> _SELECTION_
-.-.-
We have a lot of Littlefinger and Varys intrigue in this episode, and I suspect new readers will have no clue about the motivations of either — which are still fairly opaque to me even having read the books twice! But their conversation together is pure delight. I am very much enjoying both actors and their casting couldn’t have been better. Arya is cute as always too in her little scenes, and we do get to see the dragon skulls (very briefly) that were foreshadowed in Episode 4.
The plot pivots on the council scene when Ned opposes the plan to murder Dany and breaks with Robert — and it’s fine — but it’s merely good lost among great scenes. However, it — along with Cat’s actions — forces things in the perilous direction where they need to go.
Another of the “new” scenes (not in the book) is one between Loras and Renly. The hinted homosexuality between the two in the books is raised (hehe) to highly explicit. Although the lip smacking sounds were too much even for me. The scene is good character development too, setting Renly up for season 2, but it also has a subtle tension owing purely from the device of having Loras shave Renly (all over) during the entire conversation using a straight razor.
Then the show’s best scene to date, another new one, between Robert and Cersei. This is a fantastic stuff, making both characters more sympathetic, even though they’re brute and bitch alike. Their dysfunctional relationship has come so far that they are able to have this moment of truth like a calm before the storm.
Then, after being manipulated or stalled or helped by Littlefinger, Ned has his run in with Jaime. Leading to an awesome duel, some sad happenings, and the cliffhanger ending.
This is clearly the episode where the new viewers start to see to what drastic lengths George R. R. Martin is willing to go to make his characters miserable and his readers ecstatic. Next episode should double down — and as a special bonus next week as episode 6 airs, episode 7 is going to be available on hbogo.com simultaneously.
Title: Game of Thrones
Genre: Historical Fantasy
Watched: Episode 4 – May 8, 2011
Status: First Season now airing on HBO
With Episode 4, “Cripples, Bastards, and Broken Things,” the enormous narrative of Game of Thrones begins to pick up speed. Still, it’s amazing how much time this show needs to spend on characterization, which is a tribute to the enormous depth of such in the source material. Even streamlined, there’s just such a ridiculous number of interesting characters, each with their own pathetic stories.
-.-.-
> _DATASET EXCERPTS_
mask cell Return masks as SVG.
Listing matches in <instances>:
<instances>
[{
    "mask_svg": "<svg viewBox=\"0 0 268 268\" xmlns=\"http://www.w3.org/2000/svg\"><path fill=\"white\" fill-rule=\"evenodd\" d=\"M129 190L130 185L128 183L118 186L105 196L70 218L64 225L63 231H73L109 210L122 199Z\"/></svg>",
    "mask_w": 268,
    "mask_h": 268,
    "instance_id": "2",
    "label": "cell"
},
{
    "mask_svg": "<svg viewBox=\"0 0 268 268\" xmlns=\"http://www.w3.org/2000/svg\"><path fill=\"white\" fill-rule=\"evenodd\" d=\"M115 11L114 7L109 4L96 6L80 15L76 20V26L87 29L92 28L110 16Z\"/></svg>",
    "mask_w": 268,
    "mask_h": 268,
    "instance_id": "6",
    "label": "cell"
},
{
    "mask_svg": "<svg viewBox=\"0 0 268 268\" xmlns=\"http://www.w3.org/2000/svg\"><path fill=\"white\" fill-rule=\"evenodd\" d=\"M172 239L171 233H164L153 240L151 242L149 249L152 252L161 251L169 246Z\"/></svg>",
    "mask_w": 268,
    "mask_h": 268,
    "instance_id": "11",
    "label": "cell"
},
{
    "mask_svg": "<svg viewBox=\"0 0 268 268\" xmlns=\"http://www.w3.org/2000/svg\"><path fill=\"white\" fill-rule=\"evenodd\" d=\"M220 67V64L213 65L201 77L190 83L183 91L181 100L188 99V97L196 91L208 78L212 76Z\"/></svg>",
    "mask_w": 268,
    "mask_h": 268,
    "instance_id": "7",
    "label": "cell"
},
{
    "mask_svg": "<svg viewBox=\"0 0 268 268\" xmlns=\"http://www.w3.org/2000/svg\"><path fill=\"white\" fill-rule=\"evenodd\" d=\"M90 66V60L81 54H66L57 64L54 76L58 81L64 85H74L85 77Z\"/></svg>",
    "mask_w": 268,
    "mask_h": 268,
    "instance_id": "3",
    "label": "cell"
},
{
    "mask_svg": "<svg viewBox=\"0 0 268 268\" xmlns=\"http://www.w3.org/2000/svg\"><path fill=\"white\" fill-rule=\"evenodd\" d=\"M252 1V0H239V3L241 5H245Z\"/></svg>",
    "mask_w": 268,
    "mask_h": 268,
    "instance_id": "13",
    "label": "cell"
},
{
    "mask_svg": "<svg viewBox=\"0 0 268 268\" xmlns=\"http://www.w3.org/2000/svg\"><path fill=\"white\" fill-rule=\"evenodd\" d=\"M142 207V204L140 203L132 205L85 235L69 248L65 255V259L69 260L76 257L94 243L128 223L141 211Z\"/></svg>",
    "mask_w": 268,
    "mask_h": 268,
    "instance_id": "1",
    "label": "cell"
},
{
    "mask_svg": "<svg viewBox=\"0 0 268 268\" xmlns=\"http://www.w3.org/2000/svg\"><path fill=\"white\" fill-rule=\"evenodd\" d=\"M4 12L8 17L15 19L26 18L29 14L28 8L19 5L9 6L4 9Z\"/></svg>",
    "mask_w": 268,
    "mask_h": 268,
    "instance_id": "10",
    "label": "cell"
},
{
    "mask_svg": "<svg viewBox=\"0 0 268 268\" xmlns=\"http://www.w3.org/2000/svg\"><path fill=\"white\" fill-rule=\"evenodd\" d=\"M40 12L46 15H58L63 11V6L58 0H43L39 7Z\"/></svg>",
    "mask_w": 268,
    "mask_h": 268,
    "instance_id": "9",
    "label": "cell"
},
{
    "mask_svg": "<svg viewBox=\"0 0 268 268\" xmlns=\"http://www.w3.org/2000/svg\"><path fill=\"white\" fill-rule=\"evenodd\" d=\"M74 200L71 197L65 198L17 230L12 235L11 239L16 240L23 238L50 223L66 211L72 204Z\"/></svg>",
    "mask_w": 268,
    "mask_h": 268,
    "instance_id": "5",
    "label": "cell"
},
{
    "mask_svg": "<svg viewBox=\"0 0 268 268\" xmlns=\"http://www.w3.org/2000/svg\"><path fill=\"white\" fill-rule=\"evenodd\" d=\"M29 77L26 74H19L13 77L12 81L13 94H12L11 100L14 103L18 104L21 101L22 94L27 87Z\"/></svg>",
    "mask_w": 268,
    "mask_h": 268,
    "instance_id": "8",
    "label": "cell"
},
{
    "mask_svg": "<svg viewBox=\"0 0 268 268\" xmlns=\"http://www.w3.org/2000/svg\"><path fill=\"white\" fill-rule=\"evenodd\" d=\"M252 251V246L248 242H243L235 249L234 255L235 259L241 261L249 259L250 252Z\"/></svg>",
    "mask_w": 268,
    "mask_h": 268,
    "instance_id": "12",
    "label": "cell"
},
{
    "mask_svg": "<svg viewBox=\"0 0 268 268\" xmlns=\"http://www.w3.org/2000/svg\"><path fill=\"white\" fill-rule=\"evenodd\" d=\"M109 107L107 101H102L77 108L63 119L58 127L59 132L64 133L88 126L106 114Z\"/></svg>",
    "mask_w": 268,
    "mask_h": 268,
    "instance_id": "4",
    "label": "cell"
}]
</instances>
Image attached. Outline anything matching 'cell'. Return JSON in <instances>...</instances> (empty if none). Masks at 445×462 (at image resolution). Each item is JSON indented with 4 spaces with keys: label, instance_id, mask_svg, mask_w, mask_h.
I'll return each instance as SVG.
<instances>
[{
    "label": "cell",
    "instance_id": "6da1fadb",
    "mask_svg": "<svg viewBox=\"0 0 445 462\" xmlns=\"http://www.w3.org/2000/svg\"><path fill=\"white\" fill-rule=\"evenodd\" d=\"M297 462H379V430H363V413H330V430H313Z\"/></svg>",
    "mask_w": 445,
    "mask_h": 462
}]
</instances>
-.-.-
> _YOUR GOAL_
In the episode review, what does the reviewer call the show's best scene to date?

> _TASK OUTPUT_
The new scene between Robert and Cersei.